I doubt very highly that the post I wrote in that support thread will or should be a sticky.
The point of my post was that thread gives the impression that the ASRock representative, Sean, is still monitoring and providing answers in that thread. "Sean" has been MIA for quite a while, although did provide help for a while. The first post in that thread, albeit from 2010, has never been changed to let people know, Sean is gone.
The problem is, people new to the forum see that thread, read the first page, and then post in it expecting a reply from "Sean". When that does not happen, what do those people think about ASR? Imagine them watching that thread for a response. So not only are those people not helped, but ASR looks bad in their eyes, rather obvious don't you think?
Updating the introduction to that thread with one or two sentences advising people to post a thread in the forum itself is all that is necessary to fix it. So Sean is gone, big deal, is that worse to report than to change nothing and put people on a path to nowhere? Or simply remove that thread, all done. THAT is the illogical and frustrating part.
A few other realities:
Most manufactures do not intend their user forum to be the main point of contact for their own support staff, which is not obvious to many people. Some companies like Corsair and OCZ do provide their own tech support in their user forums, but that is unusual.

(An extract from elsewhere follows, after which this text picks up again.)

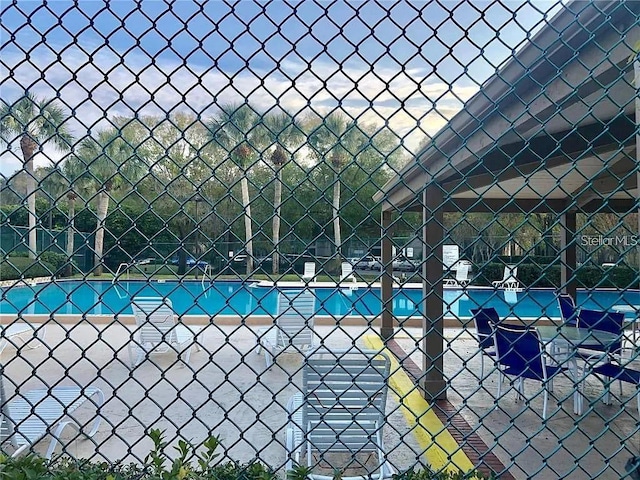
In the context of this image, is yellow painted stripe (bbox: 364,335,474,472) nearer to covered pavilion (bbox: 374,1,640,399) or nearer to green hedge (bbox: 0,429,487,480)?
covered pavilion (bbox: 374,1,640,399)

ASR Emily does provide support in the main forum threads occasionally. That's great, but that thread at the top of the page is not where Emily can usually be found, so is still a problem IMO.
Given all the different manufacture forums I've seen, the impression I get is, in general the less said about whatever, the better. I imagine the reason is, once you say or do something, you're responsible for it. Also any action they take, such as removing a thread as I discussed, means something, it has significance and draws attention. The philosophy seems to be, "stir the pot" as little as possible, even if it is boiling over.